I suspect people also can’t explicitly consent to joining twenty email lists at once. We used to see this in online giveaways. Now, giveaways must give entrants the option to opt in or not opt in to each participant’s list (which some giveaways always did).

It must also be easy to withdraw consent. All the major email providers make this easy, by offering instant unsubscribe options (a far cry from when I used to unsubscribe to a spam email list and be told it might take up to a month!). Subscribers also have the right to have all their information deleted upon request, and the good email list providers do their best to make that easy as well.

How email providers are reacting

The major email providers do have lawyers on staff. I’m sure they’ve all been busy reading and arguing the finer points of the legislation, and considering what they need to change in order to ensure their customers (you and me) remain compliant.

Here’s what some of the main email providers have to say about GDPR:

Aweber

Aweber is self-certified with both the EU-U.S. Privacy Shield and Swiss-U.S. Privacy Shield, and intend to be fully compliant with GDPR. They say Aweber customers need to ensure they comply with Aweber terms of service to help ensure they are GDPR-compliant.

Convertkit

ConvertKit are building new features to enable users to identify their EU subscribers and provide explicit consent, including providing a specific opt-in checkbox for EU subscribers.

ConvertKit recommend users:

  • Use double opt-in wherever possible.
  • Perform regular list backups.
  • Make your intentions clear on email signup forms and landing pages (e.g. what will they get by signing up to this list? Will they also be signed up to another list?).
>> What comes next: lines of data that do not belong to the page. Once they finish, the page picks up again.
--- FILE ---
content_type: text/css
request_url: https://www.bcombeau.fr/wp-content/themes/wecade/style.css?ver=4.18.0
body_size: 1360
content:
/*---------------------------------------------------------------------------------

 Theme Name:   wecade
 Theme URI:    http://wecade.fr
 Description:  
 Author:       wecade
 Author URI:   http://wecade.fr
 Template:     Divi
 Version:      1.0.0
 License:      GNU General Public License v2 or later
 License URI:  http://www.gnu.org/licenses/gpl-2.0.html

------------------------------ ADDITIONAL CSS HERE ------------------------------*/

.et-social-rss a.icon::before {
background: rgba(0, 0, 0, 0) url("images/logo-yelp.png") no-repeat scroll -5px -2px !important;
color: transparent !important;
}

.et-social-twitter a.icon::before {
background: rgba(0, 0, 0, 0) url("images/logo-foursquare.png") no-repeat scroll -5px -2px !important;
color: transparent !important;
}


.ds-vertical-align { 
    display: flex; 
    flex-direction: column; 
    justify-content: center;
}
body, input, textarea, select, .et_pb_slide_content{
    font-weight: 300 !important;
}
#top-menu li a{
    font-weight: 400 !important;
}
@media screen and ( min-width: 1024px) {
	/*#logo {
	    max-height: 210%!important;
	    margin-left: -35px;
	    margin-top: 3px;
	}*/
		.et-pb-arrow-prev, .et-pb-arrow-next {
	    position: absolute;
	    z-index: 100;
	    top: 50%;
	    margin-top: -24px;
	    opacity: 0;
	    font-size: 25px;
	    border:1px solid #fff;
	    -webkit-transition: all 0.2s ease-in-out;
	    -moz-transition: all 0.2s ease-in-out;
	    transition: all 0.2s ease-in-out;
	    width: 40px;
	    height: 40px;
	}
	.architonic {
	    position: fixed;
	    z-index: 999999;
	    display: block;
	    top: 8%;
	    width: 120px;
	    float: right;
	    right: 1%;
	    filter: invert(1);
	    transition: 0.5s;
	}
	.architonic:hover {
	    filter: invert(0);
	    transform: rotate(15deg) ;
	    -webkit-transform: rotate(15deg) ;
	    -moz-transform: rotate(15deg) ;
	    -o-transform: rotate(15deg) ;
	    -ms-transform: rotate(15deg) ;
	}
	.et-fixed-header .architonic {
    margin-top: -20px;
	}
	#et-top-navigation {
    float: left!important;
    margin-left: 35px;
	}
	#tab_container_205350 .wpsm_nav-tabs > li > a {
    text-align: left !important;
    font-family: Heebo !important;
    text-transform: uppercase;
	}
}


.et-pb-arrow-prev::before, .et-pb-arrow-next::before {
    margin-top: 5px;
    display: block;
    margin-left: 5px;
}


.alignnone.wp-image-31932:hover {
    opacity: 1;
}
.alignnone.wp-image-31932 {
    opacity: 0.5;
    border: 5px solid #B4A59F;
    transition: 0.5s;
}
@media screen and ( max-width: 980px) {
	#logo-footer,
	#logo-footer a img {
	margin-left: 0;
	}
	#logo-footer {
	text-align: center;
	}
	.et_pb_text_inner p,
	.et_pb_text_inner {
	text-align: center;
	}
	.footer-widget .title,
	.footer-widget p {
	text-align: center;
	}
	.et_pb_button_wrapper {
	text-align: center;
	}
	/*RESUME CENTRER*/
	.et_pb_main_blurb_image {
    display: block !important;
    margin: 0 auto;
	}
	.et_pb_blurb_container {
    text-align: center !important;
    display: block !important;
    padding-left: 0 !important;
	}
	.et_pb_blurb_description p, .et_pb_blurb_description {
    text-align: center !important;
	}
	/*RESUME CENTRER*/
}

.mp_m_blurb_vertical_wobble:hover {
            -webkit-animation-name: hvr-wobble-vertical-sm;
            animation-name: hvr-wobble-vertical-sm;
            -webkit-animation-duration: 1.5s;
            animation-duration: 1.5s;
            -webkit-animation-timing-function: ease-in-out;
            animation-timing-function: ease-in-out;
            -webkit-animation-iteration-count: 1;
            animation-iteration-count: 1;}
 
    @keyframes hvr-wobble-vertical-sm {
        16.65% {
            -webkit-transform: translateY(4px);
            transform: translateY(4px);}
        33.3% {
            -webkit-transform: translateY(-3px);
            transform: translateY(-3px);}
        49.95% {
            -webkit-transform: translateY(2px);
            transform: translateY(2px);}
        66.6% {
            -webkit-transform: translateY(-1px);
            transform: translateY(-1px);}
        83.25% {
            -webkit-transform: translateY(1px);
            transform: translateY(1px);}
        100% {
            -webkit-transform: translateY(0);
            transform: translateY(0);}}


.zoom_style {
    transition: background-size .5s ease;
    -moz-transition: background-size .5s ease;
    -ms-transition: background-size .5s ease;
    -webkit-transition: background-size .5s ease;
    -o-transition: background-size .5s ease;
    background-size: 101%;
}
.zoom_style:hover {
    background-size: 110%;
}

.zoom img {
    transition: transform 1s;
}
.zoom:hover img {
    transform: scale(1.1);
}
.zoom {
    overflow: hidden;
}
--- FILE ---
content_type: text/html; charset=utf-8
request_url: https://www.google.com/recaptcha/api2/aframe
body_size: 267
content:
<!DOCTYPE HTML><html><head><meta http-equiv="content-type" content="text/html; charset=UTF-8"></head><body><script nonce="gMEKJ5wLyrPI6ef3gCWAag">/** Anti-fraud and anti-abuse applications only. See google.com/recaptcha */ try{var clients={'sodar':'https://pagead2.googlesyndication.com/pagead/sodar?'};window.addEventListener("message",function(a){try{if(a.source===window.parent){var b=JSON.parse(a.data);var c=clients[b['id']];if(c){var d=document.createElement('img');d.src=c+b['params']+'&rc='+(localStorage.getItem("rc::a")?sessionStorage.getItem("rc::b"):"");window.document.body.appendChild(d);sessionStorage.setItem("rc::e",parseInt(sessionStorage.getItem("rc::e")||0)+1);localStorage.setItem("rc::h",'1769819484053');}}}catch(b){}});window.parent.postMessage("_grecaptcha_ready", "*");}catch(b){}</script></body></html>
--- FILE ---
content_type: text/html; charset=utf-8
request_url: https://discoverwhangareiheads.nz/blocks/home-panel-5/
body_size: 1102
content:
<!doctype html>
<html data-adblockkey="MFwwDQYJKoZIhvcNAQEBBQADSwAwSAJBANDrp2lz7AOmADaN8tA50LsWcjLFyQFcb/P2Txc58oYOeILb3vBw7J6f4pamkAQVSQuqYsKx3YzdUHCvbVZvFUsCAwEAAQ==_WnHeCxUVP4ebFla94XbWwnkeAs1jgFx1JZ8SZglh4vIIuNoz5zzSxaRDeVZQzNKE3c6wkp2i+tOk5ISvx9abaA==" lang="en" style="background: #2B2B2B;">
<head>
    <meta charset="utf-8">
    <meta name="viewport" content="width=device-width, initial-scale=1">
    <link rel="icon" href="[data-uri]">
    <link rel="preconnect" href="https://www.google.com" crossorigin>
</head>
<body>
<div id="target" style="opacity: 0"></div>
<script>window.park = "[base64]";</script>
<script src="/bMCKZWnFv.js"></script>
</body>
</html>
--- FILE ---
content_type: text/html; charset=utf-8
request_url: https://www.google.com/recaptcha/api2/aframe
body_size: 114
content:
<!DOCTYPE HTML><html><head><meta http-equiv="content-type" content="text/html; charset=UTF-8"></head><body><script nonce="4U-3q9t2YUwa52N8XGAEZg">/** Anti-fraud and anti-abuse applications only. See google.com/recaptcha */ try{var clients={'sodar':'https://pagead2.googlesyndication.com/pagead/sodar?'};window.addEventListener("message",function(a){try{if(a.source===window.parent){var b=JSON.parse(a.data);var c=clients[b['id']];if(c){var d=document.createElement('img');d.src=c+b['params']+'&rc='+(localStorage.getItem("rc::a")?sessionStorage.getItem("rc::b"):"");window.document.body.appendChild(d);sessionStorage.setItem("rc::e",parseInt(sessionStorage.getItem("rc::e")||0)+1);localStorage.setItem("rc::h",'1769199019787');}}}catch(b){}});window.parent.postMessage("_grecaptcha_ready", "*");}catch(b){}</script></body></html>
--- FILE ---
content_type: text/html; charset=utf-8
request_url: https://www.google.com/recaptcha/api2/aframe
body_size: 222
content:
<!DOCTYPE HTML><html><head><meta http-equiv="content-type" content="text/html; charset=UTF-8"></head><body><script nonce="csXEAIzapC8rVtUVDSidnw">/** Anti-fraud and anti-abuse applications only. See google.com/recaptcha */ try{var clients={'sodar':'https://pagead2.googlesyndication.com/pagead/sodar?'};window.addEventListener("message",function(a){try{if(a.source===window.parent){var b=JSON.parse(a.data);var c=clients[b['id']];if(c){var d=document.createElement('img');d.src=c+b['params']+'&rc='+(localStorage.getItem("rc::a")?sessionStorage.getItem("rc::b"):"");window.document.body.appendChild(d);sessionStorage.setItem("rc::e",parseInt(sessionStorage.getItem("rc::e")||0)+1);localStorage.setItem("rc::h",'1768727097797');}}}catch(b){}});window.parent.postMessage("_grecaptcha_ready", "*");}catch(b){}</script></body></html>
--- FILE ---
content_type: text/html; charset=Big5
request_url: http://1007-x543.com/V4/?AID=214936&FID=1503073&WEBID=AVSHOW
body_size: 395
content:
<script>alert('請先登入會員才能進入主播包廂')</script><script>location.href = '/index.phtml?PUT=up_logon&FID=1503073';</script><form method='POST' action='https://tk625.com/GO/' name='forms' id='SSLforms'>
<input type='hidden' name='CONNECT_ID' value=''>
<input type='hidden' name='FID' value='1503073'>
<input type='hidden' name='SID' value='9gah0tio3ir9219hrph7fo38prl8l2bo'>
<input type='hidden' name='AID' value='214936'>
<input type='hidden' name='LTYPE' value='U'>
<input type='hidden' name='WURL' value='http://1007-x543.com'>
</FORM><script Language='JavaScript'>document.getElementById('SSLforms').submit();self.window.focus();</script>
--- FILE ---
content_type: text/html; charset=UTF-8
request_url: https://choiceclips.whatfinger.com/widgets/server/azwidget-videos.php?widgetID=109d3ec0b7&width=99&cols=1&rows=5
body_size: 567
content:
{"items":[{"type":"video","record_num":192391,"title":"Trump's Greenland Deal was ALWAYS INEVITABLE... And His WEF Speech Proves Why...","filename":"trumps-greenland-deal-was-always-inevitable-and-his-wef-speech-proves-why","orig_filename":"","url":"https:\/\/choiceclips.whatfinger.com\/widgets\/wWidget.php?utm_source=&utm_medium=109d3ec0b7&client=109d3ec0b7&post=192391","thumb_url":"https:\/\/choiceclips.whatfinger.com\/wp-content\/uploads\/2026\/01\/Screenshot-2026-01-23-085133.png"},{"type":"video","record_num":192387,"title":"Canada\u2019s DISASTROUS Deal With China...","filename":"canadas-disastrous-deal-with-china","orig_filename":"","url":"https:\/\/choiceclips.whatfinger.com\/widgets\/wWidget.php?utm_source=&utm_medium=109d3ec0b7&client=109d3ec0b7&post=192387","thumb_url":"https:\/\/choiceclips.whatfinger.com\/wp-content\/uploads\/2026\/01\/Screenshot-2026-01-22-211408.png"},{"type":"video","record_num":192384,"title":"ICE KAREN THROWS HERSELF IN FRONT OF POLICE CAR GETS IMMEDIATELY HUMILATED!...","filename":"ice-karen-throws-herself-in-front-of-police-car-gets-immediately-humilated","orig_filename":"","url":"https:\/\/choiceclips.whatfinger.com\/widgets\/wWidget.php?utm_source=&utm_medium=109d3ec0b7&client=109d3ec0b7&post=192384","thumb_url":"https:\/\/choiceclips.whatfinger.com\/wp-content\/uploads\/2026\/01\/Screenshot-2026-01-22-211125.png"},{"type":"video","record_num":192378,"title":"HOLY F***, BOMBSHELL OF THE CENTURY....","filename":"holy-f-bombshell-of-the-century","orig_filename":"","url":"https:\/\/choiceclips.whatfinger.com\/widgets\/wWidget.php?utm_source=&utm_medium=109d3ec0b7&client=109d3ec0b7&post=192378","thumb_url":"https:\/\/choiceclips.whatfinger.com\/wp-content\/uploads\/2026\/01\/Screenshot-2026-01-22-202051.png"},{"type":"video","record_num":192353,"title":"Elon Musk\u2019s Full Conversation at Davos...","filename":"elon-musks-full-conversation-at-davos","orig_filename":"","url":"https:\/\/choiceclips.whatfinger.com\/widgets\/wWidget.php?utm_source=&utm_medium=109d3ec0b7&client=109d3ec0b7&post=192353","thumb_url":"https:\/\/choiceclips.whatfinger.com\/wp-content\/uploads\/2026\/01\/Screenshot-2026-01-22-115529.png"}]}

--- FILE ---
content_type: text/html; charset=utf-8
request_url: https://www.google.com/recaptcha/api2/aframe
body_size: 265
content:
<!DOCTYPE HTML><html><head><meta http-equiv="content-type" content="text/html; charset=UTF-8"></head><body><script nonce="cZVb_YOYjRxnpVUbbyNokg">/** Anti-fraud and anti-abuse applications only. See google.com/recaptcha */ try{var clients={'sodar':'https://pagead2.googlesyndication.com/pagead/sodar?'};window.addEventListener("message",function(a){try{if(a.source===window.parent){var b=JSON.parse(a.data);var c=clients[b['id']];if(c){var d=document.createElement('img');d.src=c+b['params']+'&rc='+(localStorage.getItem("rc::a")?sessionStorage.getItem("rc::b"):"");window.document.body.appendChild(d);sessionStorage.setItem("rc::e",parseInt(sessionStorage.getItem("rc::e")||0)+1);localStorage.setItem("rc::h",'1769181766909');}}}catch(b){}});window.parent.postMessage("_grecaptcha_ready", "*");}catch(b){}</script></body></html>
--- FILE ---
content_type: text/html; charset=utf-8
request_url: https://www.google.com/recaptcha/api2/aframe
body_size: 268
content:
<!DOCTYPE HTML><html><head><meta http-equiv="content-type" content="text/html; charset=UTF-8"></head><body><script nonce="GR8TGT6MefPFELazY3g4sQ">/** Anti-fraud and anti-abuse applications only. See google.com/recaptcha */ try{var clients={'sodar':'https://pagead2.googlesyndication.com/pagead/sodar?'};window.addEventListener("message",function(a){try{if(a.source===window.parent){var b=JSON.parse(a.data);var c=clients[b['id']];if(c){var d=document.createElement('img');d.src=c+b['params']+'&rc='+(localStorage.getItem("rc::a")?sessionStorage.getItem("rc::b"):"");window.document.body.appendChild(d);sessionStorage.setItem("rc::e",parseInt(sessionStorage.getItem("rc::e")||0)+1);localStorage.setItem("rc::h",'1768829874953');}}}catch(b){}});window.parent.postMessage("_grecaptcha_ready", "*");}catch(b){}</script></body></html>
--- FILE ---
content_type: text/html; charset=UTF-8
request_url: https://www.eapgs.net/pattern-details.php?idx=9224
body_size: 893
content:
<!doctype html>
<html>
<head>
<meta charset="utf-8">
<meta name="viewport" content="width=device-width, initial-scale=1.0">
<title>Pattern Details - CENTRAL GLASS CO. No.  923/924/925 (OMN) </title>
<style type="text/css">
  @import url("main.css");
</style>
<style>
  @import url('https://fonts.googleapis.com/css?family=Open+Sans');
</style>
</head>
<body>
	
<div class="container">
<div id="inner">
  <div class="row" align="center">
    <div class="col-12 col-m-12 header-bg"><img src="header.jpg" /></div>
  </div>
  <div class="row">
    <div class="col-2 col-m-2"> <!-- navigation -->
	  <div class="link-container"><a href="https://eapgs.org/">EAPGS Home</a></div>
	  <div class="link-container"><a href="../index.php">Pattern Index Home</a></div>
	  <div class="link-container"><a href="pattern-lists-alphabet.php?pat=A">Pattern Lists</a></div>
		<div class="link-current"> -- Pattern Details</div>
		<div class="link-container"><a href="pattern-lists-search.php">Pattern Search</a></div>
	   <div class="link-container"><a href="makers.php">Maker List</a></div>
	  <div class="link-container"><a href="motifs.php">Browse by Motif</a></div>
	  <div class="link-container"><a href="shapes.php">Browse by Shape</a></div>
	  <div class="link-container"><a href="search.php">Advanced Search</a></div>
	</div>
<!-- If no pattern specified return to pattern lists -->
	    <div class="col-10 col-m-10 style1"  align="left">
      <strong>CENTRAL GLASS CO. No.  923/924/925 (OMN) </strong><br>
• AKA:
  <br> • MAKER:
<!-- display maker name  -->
This is good advice for everyone.

MailChimp

MailChimp have introduced a specific opt-in box on MailChimp-hosted forms, and recommend users clearly explain to subscribers how their data will be used. MailChimp is certified with both the EU-U.S. Privacy Shield and Swiss-U.S. Privacy Shield.

MailerLite

MailerLite have developed a GDPR template to help users reconfirm their email list to be sure everyone has actively and explicitly consented.

What should I do?

If you’re not 100% sure all your subscribers have opted in to receiving your emails (e.g. you haven’t always used a double opt-in), then you should check out what templates or services your email list provider offers, and use them to clean your list.

If you have an email list, you need to use a recognised email list provider! No, you can’t send bulk emails through Gmail, Hotmail, or Outlook.

Have you cleaned your email list lately? Have you deleted the people who never open your messages? Sure, it will mean fewer people on your list. There are advantages to cutting the dead weight from your list. It will increase your open rates, cost you less, and mean your emails are less likely to end up in spam. Isn’t that a good thing?

What do you need to do to prepare for GDPR?